Like Bill Clinton, George W. Bush and Obama, according to the Times’ account, Trump’s plan will be based on the assumption that for peace to be concluded between Israel and the PLO , a Palestinian state must be established on land now controlled by Israel.
Trump’s plan will reportedly also discuss the partition of Jerusalem and address the Palestinian claim that the 450,000 Israelis living beyond the 1949 armistice lines in Judea and Samaria must be expelled from their homes and communities for peace to be achieved.
In a manner similar to Bush’s “Roadmap to Peace,” analysts told the Times that Trump’s plan will include two stages. In the first stage, Israel will be required to block construction of homes for Jews in united Jerusalem and Judea and Samaria; to transfer control over land in Area C to the PA ; and to restate its commitment to the establishment of a Palestinian state.
This account was disputed by White House officials.
But, despite the denials, there are indications that the Times’ account is accurate. For instance, Prime Minister Benjamin Netanyahu has justified all his recent moves to curtail construction for Jews in Jerusalem, Judea and Samaria, to provide funding to the PA and to suspend initiatives to expand Jerusalem’s municipal borders as necessary to prevent a fissure in US-Israel relations.
Trump’s team is led by his senior adviser and sonin- law, Jared Kushner, and run by his chief negotiator, Jason Greenblatt. Members of Greenblatt’s team include deputy national security adviser Dina Powell and US Ambassador to Israel David Friedman.
According to the Times, Greenblatt and his team “are consulting with Donald Blome, the consul general in Jerusalem, and others from the State Department and the National Security Council.”
And this is where the problem begins.
Ahead of Trump’s visit to Israel in May, Channel 2 reported that Blome lobbied heavily for Trump to cancel his plans to visit the Western Wall. While Trump did visit the Wall, Blome – supported by National Security Adviser H.R. McMaster – blocked Netanyahu from accompanying Trump on his visit.
In a press briefing, McMaster refused to say that the Western Wall is located in Israel.
Secretary of State Rex Tillerson referred to Tel Aviv as the “home of Judaism” on the plane ride to Israel.

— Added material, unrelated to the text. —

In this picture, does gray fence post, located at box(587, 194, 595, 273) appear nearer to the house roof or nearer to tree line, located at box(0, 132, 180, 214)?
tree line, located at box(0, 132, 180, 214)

Secretary of Defense James Mattis said at his Senate confirmation hearing that Tel Aviv is Israel’s capital.
In other words, Blome, Tillerson, McMaster and Mattis have all embraced the view that the US should not treat Israel with the same respect it treats other countries – let alone other allies. Instead of deserving respect, Israel, in their view, deserves unique reproach to the point where even acknowledging its capital city and basic geographic facts is considered unacceptable.
This then brings us back to the “peace plan” that Greenblatt and Kushner are putting together in consultation with Blome, the State Department and McMaster’s National Security Council.

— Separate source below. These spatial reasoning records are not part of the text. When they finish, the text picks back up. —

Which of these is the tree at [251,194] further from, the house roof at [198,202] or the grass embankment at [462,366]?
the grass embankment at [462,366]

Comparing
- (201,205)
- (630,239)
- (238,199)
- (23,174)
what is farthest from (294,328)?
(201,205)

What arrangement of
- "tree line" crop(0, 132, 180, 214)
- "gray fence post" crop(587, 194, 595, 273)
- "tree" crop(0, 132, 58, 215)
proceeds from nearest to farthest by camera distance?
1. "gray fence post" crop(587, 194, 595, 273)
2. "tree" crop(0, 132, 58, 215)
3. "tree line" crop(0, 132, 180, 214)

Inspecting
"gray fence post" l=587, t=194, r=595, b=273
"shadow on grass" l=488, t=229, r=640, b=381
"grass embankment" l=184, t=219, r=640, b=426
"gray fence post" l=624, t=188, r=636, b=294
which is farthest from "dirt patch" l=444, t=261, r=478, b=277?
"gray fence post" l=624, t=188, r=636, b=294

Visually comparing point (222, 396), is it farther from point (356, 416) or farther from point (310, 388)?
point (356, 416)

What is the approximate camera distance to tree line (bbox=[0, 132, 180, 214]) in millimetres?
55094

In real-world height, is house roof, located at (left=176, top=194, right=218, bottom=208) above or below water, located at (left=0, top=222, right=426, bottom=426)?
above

If Greenblatt and Kushner compose a “peace plan” that satisfies the State Department and its governmental counterparts, and if Trump adopts it as his official position, they will guarantee that he will fail to advance the cause of peace; will harm Israel; will empower the PLO ; and will diminish the US’s standing as a power in the Middle East.

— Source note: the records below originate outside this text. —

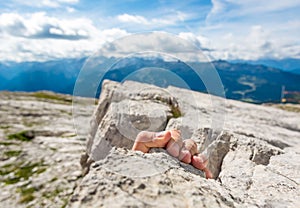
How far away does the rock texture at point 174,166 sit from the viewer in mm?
4934

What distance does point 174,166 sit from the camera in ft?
21.0

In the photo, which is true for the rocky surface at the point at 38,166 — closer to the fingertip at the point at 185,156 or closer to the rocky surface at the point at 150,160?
the rocky surface at the point at 150,160

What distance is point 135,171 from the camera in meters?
5.53

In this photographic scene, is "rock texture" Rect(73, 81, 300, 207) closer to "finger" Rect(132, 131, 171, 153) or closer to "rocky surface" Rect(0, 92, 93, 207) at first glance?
"finger" Rect(132, 131, 171, 153)

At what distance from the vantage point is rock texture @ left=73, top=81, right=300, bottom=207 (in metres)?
4.93

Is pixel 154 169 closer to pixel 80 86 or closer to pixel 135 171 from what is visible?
pixel 135 171

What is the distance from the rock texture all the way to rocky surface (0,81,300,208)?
2 centimetres

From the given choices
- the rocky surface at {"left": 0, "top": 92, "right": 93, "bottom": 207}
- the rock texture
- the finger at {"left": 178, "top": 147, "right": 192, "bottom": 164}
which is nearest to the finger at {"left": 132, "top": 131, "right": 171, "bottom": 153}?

This is the guaranteed outcome of any plan that is supported by the State Department because any plan that the State Department and its allies support will be based upon the core assumption regarding the Arab-Israel conflict that the State Department embraced in 1993.
In 1993, Israel and the PLO concluded a peace deal in Oslo based on the European assumption that Israel is to blame for the Arab-Israel conflict.
According to the European narrative, the Arab conflict with Israel – and indeed, all the pathologies of the Arab world – are rooted in the Palestinian conflict with Israel.
The Palestinian conflict, in turn, owes to the absence of a Palestinian state. And there is no Palestinian state because Israel refuses to surrender sufficient land to the PLO to appease it.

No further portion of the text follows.